第四十一話 糸を引く者(2)
「え。ただガキ魔女のツラそうなカオが見たかっただけだけど」
使い魔の告白に、俺は形容しがたい感情になって俯くばかりだった。
最初から知っていた、彼は人の心など持っていないと。子どもの姿をしているからといって弱いわけではないと。
彼は正真正銘、悪魔であると。
泉と一緒にいる期間のせいで彼を人だと錯覚していたのだろうか。否、そんなはずがない。俺はコイツを信用なんかしていなかった。
でも、少し、心を許したいと思ってしまっていたのかもしれない。
ハルデにとって俺は最高に利用価値のある人間でしかない。それは契約者である俺も同じだ。
わかっていた筈だ。わかっていた、のに。
さっきの戦闘で痛めた片腹が疼く。母親の面影が行く。あの時も俺は期待してしまった、お母さんが帰ってきてくれるんじゃないかと。
でも結局は。
「謝って、ハルデ」
沈んだ脳内が弾かれる。視線を揺らすと、先、泉がぐっと使い魔を注視していた。
「貴方は千田くんの体も心も傷つけた。その自覚はあるの」
「なんか温〜いこと言ってる。悪いけどボクは悪魔。願いを叶えてもらうには対価交換でしょ? 魂はその半分に過ぎなくて、」
「私、貴方にクレープ奢ったよね」
突然、場違いな単語が飛び出してくる。
拍子抜けしてハルデは間抜けな声を漏らし、俺も勢いよく顔を上げた。だが彼女は、変わらず無表情で過去の話を列挙する。
甘い物を奢る前に、まず泉の首を刺したこと。
クラスメイトを眠らせて授業を妨害したこと。
俺が秘密裏にしていた計画をバラしたこと。
文化祭で勝手にいなくなったこと。
そして、大昔にシュレイア家を裏切ったこと。
「千田くんには借りがないかもしれないけれど、私は色々迷惑かけられてる。これだけあれば対価になると思うんだけど」
饒舌に話す彼女に、悪魔も俺も唖然呆然とした。すごい記憶力だな……。
「で、でも! ボクときのちゃんを守ってあげたことだってたくさんあるよっ」
「スイーツ奢ってあげた日の一回、今日狩人たちから助けてくれたので一回。あとは皆、千田くんが守ってくれた」
感情のない声で淡々と言う。その様は一周回って堂々としていて、彼女にしては珍しい立ち振る舞いだった。人外を相手にしても臆することがない。

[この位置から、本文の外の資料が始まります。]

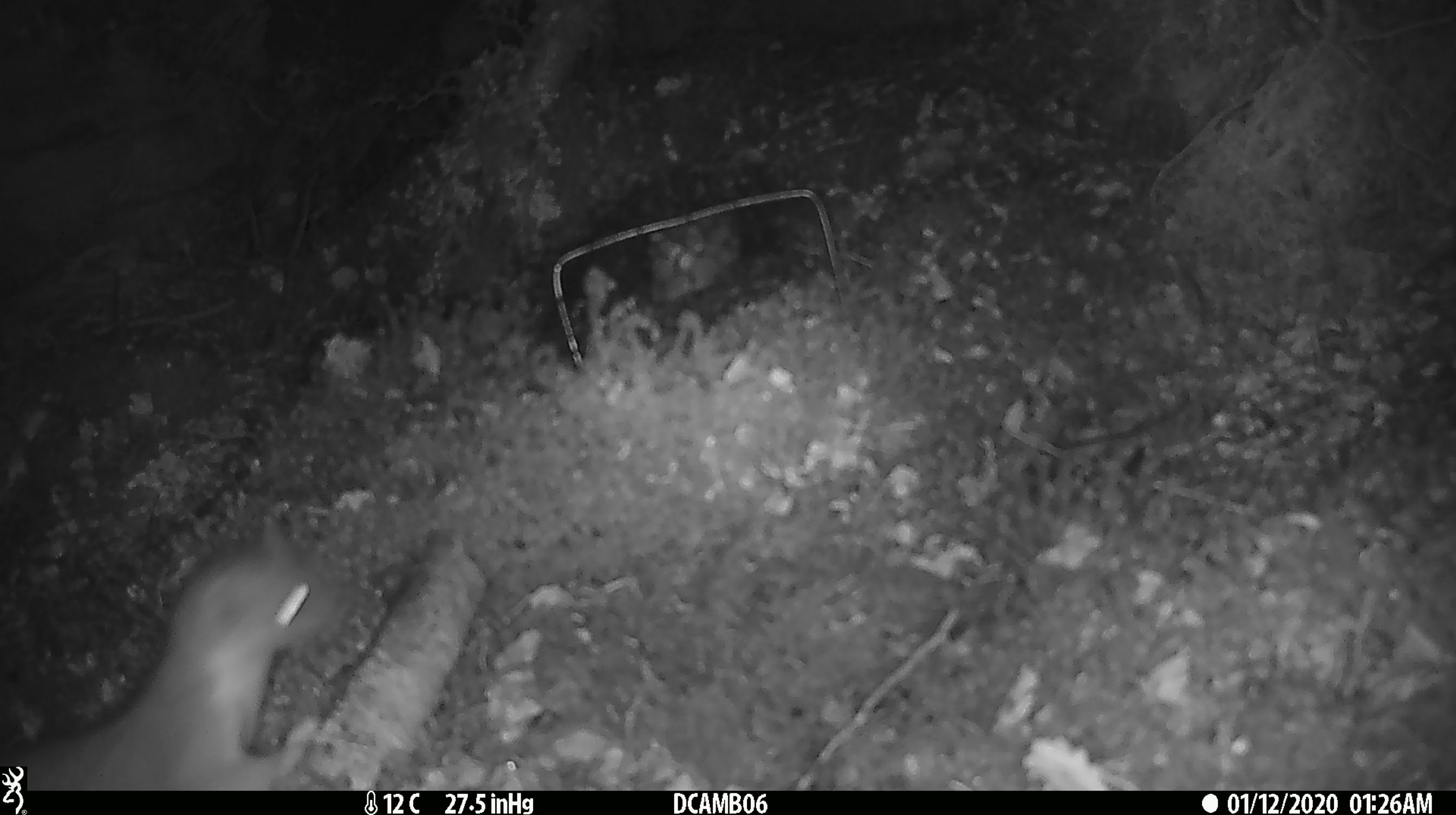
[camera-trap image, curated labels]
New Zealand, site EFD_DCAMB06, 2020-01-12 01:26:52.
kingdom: Animalia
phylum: Chordata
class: Mammalia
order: Carnivora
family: Mustelidae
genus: Mustela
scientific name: Mustela erminea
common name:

ハルデは観念したらしく、わーっと叫んで、謝ればいいだろうと言い始めた。
彼は主人の前に立つと勢いで謝罪しようとする。が、その矢先に泉に釘を刺された。失速して口を噤み、何度か言いかけてやっと声を出す。
「ヒドいことして、ご、ごめんなさい」
台詞の終わり際は萎んでいってしまう。猫耳をぺたんと伏せて、さながら怒られた子猫のようだった。
俺は一つ息をついて返す。
「ぜってぇ許さねー。だから最後まで主人の言うことを聞け、いいな」
使い魔は抗議しようと口を開きかけたが、泉の視線に気づいて押さえる。解せないといった顔つきになったが、恨みに近いものは感じなかった。
正直に言うと、俺はどうでも良くなったのだ。
コイツを悪魔として見られなくなっていたのはこっちにも責任がある。躾が行き届いていなかったのも主のせいだ。
あとは単純に、俺が過去に固執していたのも原因だろう。
泉は、彼がしっかり謝れたことを褒めて頭を撫でていた。少年の姿をした悪魔は、それを嫌がりつつも満更でない顔をする。追い打ちをかけるように彼女は「今度裏切ったら口を利かない」と言った。随分甘い罰だな。
脇腹に響いていた鈍痛は、いつの間にか引いていた。そういや、あんなに派手な戦闘だったのに、こちらには無駄な裂傷がない。少し考えて、思い至った答えに呆れた吐息が漏れる。
あの人も甘いな、こちらが苦しまないように息の根を止めようとしてただなんて。
俺はまだ死ねない。だからもう少し待ってて、お母さん。